If Hockenheim was a bit mad, with 250+ bikes together on the track, then the Nurbürgring was mental as anything. We rode the old track which winds its way through 21 km of Germany's Eifel mountains. There are over 300m of altitude changes. Few corners have a run off so only the crash barriers stop you from going into the trees.

Track outings function in the same way as a ski run. You purchase a ticket for the number of laps you want, after each lap you must stop and pass your ticket through the gate before you can start the next lap. I purchased 4-laps for a total of 84km.
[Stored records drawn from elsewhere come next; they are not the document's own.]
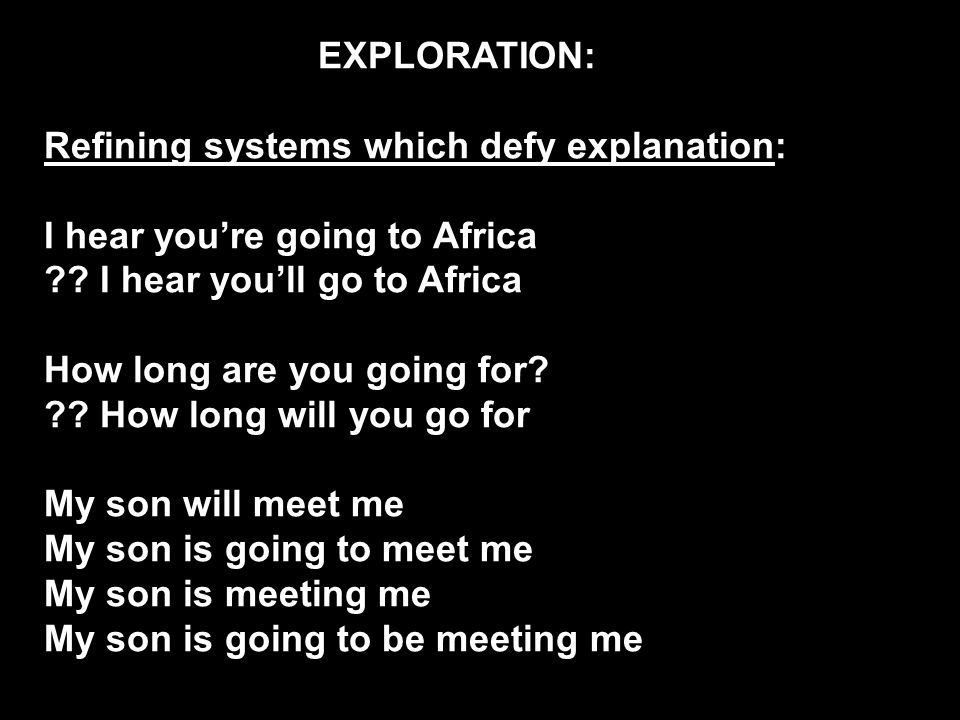 EXPLORATION: Refining systems which defy explanation: I hear you're going to Africa .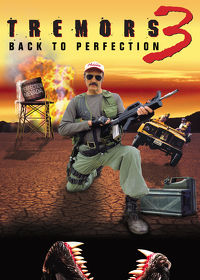 Watch Tremors 3: Back to Perfection 2002 movie online, Download Tremors 3: Back to Perfection 2002 movie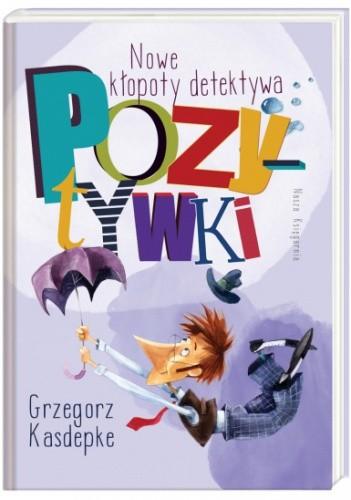 Okładka książki Nowe kłopoty detektywa Pozytywki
A track day at Nurbürgring is a kind of battleground, with super quick Porsches mixing it together with hot fours, track cars, superbikes, VUNs, and everything in-between. We were happy to have Oliver take us out in his V8 Dodge truck to learn the track before donning armor and joining the battle.

The pace we chose was somewhere between a fast sports ride on a mountain road and the pace you might do on a track day at a more sane track like Hockenheim. Once again Oliver, who has a lot of experience at the Nurbürgring (both good and bad), led us round and set the pace, going a little faster each lap. This felt comfortable and relatively safe, except for those moments when a Porsche Carrera vs Mercedes SLK struggle comes at you from behind. The wise (and polite) thing to do is to move over, but this also requires you to drop concentration for a moment so you need to be careful.

Oliver Thiel

Yours truly

 Franco Cavina

There were several car wrecks throughout the day where drivers had dropped their concentration, or exceeded their skill, but I did not see any bikes go down, which is a good thing.

Watching a Porsche Carrera in capable hands passing you and going hard down a dip and through the S-bend is amazing. Those things change direction damn fast and are glued to the track!

Nurbürgring was a blast! Many thanks to Oliver Thiel, of Thiel Motorsport, for organizing the day and for having the patience to show us the ropes.